After AI: My Current Workflow
- Think about what I want to build
- Tell Claude what I want, in plain language
- Claude writes the code
- I review it, ask questions if something looks off
- Claude fixes issues based on my feedback
- Done
Steps 2 through 5 usually take minutes. The thinking in step 1 takes the same amount of time as before — that part has not changed and probably never will.
A Real Example: This Blog
Setting up this WordPress blog is a perfect case study. The old way would have looked like this:
- Google “how to install WordPress on Ubuntu VPS”
- Find a DigitalOcean tutorial from 2023
- Follow it step by step, SSH-ing into the server and copy-pasting commands
- Hit an error because the tutorial is slightly outdated
- Google the error message
- Find a fix on Stack Overflow
- Continue the tutorial
- Hit another error with SSL setup
- Spend 30 minutes debugging Certbot
- Finally get it working after 2-3 hours
What actually happened: I gave Claude the server credentials and said “install WordPress.” It did everything in about 5 minutes. When SSL failed because of firewall ports, it diagnosed and fixed the problem without me even understanding what went wrong. Total time: 30 minutes including the parts where I was taking screenshots.
What I Have Gained
Speed. Things that used to take hours now take minutes. Not because the problems are simpler, but because I skip the entire research-and-debugging cycle.
Breadth. I am more willing to try technologies I do not know. Need to set up Nginx? I have never configured it from scratch, but Claude has done it thousands of times. I can work with unfamiliar tools without spending days learning them first.
Energy. This is the big one. After a full day of work, I used to have zero motivation for side projects. The idea of opening a terminal and debugging config files was exhausting. But having a conversation about what I want to build? That is easy. That is almost fun. The AI removed the part of coding that drained me the most.
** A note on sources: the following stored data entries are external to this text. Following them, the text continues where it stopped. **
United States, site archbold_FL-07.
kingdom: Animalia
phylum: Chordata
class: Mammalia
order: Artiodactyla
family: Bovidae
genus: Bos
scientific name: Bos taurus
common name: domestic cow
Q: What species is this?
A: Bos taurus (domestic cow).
What I Have Lost (Honestly)
I want to be real about this because most “AI changed my life” posts skip the downsides.
Deep understanding of new tools. When I followed tutorials manually, I learned the tool deeply. I understood why each config line existed. With AI, I sometimes get a working solution without fully understanding how it works. I know this is a trade-off, and for side projects I am okay with it. For my day job, I still dig deeper.
The satisfaction of solving hard problems. There was a certain joy in spending two hours debugging something and finally finding the fix. That feeling is rarer now because problems get solved in seconds. I do not miss the frustration, but I slightly miss the triumph.
Typing skills. I am only half joking. I genuinely type less code than I used to. My brain-to-keyboard pipeline is getting rusty in some areas because the AI handles the output layer.
The Skill That Matters Now
If traditional coding was about translating logic into syntax, AI-assisted coding is about something different: clearly communicating intent and evaluating output.
The developers who will thrive are not the ones who can type the fastest or memorize the most APIs. They are the ones who can clearly describe what they want, recognize when the AI output is wrong, and know enough about the underlying systems to make good decisions.
In other words: the ability to think has always been more important than the ability to type. AI just made that distinction impossible to ignore.
How This Post Was Made
I told Claude: “Write about how AI has changed the way I code. Be honest about the downsides too.” Claude asked if I wanted to include specific before-and-after examples. I said yes and pointed to the blog setup as the obvious one.
The first draft was good but too positive — it read like an ad for AI tools. I told Claude to add the “What I Have Lost” section because I think pretending there are no trade-offs would be dishonest. Claude added it, and I thought the point about losing the satisfaction of hard debugging was surprisingly insightful for an AI to write about itself.
Published via SSH, scheduled automatically. You know the routine by now.
This post was written with Claude AI. I provided the direction, topic, and key points in Korean — Claude turned it into the article you just read.